# My first prop for 2011 is out in the yard



## beelce (Jul 21, 2007)

First prop for 2011....

As some of you know, I only do my haunt every other year...

Well this is my "on" year, and I have already installed my first prop. This is my "articulated body form" http://hauntforum.com/showthread.php?t=14638&highlight=articulated
with a cow skull that my nephew found for me. (It's so nice that uncle B is known by all the nephews and nieces as a collector of strange things)

He will stay out till Nov of this year. As for now he is the acting "wabbit killa" in my garden. So far so good I have seen rabbits in my yard but no trace in the veggie garden.......

I often sit on that same bench as I work out in the garden, and several times I have stood up and chased a rabbit or two with the rake...my hope is to train them that I am always on that bench.
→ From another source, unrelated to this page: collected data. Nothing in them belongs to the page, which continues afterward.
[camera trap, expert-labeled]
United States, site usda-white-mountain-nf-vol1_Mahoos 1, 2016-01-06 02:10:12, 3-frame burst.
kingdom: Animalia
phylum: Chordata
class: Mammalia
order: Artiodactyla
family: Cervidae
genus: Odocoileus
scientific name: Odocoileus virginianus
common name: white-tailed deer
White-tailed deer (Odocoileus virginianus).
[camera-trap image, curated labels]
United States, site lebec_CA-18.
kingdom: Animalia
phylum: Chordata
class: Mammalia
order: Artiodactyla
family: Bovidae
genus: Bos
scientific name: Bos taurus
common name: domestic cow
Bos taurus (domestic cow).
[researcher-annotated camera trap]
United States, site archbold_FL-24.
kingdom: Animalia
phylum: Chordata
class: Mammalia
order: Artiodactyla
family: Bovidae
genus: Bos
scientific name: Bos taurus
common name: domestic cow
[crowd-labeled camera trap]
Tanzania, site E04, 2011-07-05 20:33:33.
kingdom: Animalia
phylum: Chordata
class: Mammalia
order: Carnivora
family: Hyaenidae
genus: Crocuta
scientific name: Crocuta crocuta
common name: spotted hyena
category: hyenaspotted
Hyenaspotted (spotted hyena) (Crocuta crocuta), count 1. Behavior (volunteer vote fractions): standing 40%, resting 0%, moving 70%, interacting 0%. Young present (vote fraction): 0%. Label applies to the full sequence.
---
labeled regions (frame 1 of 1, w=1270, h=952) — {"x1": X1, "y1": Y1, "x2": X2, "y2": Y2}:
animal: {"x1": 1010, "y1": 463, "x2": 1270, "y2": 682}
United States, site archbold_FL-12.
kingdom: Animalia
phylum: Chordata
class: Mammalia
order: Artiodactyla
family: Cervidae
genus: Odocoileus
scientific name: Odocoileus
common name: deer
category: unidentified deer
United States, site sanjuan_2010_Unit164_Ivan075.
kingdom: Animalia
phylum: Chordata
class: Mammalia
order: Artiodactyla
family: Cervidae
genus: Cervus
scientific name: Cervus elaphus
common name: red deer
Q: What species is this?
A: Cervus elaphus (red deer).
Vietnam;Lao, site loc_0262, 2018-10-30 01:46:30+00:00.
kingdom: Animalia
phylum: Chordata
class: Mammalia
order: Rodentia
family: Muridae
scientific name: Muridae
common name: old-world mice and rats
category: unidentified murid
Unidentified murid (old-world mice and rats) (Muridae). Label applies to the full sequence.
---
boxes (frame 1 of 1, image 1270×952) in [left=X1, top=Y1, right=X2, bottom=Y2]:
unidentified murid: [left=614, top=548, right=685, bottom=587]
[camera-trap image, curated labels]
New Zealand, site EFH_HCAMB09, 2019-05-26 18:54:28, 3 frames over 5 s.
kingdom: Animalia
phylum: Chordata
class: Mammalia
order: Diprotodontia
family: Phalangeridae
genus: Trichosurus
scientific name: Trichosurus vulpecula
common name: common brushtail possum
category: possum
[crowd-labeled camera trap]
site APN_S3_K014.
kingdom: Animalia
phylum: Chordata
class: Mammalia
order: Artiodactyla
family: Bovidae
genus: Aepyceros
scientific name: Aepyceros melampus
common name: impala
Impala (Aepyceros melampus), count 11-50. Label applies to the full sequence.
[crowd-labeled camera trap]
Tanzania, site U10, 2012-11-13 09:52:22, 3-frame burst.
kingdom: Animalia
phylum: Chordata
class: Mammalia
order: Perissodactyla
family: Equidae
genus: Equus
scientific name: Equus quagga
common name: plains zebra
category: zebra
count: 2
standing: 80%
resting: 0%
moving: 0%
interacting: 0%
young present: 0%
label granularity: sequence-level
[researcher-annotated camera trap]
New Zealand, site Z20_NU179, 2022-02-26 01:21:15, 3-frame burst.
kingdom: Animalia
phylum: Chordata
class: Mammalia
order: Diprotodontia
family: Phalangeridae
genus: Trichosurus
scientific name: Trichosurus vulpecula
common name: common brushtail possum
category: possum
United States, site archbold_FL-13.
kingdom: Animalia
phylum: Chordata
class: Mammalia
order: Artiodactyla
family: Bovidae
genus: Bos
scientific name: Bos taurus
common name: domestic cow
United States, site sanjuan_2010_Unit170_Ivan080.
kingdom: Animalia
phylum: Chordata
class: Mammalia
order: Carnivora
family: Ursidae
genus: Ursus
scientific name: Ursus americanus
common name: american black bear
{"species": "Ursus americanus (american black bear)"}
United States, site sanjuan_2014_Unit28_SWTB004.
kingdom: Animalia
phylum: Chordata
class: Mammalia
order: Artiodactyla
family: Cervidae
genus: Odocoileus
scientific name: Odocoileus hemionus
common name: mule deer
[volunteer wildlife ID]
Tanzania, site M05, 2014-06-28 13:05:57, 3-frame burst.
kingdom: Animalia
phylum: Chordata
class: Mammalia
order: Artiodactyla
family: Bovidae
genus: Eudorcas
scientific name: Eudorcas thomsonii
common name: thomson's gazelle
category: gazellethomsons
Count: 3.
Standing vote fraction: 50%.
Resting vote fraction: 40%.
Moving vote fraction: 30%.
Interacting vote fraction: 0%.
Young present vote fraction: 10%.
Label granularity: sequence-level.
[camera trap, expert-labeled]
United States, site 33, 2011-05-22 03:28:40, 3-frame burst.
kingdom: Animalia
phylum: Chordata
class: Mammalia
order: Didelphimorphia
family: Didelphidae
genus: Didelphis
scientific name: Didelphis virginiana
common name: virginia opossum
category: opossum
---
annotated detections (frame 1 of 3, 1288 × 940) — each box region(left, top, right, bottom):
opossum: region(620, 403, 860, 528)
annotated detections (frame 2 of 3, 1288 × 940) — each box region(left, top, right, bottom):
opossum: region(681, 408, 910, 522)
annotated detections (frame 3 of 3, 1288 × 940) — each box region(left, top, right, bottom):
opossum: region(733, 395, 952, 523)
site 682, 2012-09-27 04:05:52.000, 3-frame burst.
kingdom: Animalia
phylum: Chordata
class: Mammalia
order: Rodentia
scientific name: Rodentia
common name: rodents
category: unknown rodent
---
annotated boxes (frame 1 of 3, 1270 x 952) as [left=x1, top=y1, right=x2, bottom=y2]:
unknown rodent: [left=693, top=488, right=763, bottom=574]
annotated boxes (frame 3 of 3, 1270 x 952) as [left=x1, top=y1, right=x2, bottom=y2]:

the scarecrow "Wabbit Killa"


----------



## Dark Angel 27 (Sep 11, 2008)

that's awesome!


----------



## RoxyBlue (Oct 6, 2008)

He's gorgeous, Beelce. Perfect use of a cow skull


----------



## samseide (Jun 1, 2010)

That's great but according to your title of your post you made this ten years ago. What took you so long to put it up on here for us to see! We've been waiting!!


----------



## tot13 (Jul 25, 2007)

Love it, Brent!


----------



## beelce (Jul 21, 2007)

Thanks everyone...
I new the typo in my title would get a comment or two, but I can't figure out how to edit a title...
Sad thing is no one can tell the difference between me and a big headed dead cow.

Tot13...hope you get to come buy this year...


----------



## RoxyBlue (Oct 6, 2008)

beelce said:


> Thanks everyone...
> I new the typo in my title would get a comment or two, but I can't figure out how to edit a title...


I can


----------



## Dixie (Feb 18, 2009)

It looks great, beelce, how awesome is that - putting out your first prop in April - I bow to you!!!


----------



## beelce (Jul 21, 2007)

Thanks Roxy...that works better
And thanks to you Dixie....April is a fine time to fire your first shot...


----------



## beelce (Jul 21, 2007)

here are 2 more.....


----------



## spideranne (Jul 17, 2006)

Very cool. I'm getting a Peter Rabbit, demented Mr. McGregor vibe.


----------



## niblique71 (Dec 2, 2009)

I'm glad you posted some extra pics.... Now I can really appreciate this Cowlicious Wabbit wonker


----------



## samseide (Jun 1, 2010)

very creepy! must look super eerie at night when walking up from behind it!


----------



## Spooklights (Jul 4, 2006)

I like it!


----------



## Dixie (Feb 18, 2009)

Oh those shots are even creepier!! I wouldnt want to walk by it at night either! Really great job!!!!!


----------



## beelce (Jul 21, 2007)

I know......
This thing still makes me look twice when I catch him out of the corner of my eye.
The eyes are so big, their just creepy.........


----------



## pensivepumpkin (Mar 27, 2011)

Omigod. I am filled with jealousy. And a desire to look for and/or make animal skulls. The rabbits also enjoy my garden, so I may steal this idea. Wow. Haunt Forum rocks.


----------



## scubaspook (Dec 16, 2010)

Now thats just neat and clever. A multipurpose prop.


----------



## CreeepyCathy (Mar 28, 2009)

great job! & great idea.


----------